Text –
[Start of section]

Tony Bennett died on Friday, July 21. He was 96 years old.
Bennett’s publicist confirmed the news to the Associated Press, noting that the musician passed away in New York. He was weeks away from celebrating his 97th birthday.
A cause of death was not immediately revealed.
Bennett (real name Anthony Dominick Benedetto) was the pre-eminent jazz and traditional pop singer of the 20th and 21st centuries, winning 18 Grammy Awards throughout his nearly seven-decade music career.
The entertainer was born in the Astoria neighborhood of Queens, New York, on August 3, 1926. He grew up listening to legendary artists including Louis Armstrong, Judy Garland and Bing Crosby while attending the High School of Industrial Arts, where he also developed a love for painting. He started singing as a teenager and often performed in local Italian restaurants in hopes of one day securing a professional singing career.

[End of section]

Given information –
[Start of section]

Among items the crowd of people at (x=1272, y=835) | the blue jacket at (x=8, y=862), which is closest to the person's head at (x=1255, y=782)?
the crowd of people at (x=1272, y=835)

[End of section]
[Start of section]

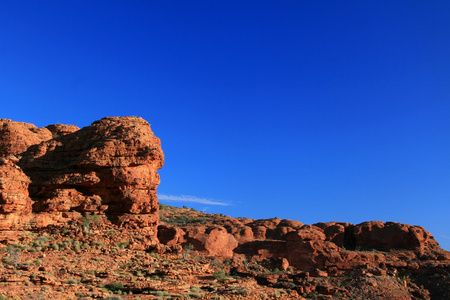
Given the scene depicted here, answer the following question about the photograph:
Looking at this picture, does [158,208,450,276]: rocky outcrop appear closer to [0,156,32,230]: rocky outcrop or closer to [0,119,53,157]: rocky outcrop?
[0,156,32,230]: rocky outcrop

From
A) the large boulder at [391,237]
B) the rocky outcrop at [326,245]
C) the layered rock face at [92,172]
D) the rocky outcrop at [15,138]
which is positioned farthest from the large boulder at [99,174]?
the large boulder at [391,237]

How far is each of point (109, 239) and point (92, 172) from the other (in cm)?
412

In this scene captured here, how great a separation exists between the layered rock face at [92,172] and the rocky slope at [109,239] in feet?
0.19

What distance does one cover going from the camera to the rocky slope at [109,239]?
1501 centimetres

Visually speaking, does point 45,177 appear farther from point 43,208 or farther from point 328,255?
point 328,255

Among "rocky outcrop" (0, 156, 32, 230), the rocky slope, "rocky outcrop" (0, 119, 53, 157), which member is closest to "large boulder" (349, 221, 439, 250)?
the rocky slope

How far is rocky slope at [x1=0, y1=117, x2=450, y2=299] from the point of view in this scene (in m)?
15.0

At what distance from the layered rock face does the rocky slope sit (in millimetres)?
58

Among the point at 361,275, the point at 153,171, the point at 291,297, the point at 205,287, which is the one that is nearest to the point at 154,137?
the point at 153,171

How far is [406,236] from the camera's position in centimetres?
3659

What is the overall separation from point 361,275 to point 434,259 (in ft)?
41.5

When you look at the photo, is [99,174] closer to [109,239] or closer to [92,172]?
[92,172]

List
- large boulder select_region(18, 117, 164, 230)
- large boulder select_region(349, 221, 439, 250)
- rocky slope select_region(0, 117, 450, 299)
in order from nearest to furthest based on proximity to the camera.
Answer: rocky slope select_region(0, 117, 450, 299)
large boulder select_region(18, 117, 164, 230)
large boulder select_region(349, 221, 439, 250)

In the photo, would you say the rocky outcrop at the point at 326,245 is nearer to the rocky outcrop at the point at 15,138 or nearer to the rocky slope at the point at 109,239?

[End of section]
[Start of section]

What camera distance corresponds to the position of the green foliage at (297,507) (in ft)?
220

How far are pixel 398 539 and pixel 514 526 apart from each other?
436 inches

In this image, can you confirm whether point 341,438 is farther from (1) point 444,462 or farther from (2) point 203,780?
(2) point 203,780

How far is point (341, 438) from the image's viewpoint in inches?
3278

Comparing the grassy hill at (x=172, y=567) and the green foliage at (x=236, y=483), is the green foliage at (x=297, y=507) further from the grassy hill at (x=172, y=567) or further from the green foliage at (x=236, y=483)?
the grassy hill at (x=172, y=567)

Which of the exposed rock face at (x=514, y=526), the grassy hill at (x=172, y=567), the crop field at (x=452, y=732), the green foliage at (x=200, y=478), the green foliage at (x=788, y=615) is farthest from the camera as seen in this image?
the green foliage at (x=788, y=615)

[End of section]

What you need to do –
(a) According to the Tony Bennett text, in which neighborhood was he born?
(b) Continue the Tony Bennett text from where it stops.

Answers to the exercise –
(a) Astoria, in Queens, New York.

(b)
Bennett was drafted into the U.S. Army in 1944 toward the end of World War II, serving time in France and Germany. After being discharged in 1946, he studied at the American Theatre Wing in New York City. His big break came three years later when comedian Bob Hope saw him perform and suggested the more Americanized name Tony Bennett. Not long after, he was signed to Columbia Records.
Bennett released his debut album, Because of You, in 1952. That same year, he married his first wife, an art student named Patricia Beech. The couple welcomed sons Danny and Dae in 1954 and 1955, respectively. Bennett ventured into television in 1956 when he hosted the short-lived NBC variety show The Tony Bennett Show during The Perry Como Show’s off-season. He also continued to crank out albums, releasing nine by the end of the ‘50s.
In 1962, the nightclub favorite headlined a concert at the historic Carnegie Hall, singing hits including “The Best Is Yet to Come” and “I’ve Got the World on a String.” Later that year, he won his first two Grammys, Record of the Year and Best Male Solo Vocal Performance for “I Left My Heart in San Fransisco,” which became one of his signature songs.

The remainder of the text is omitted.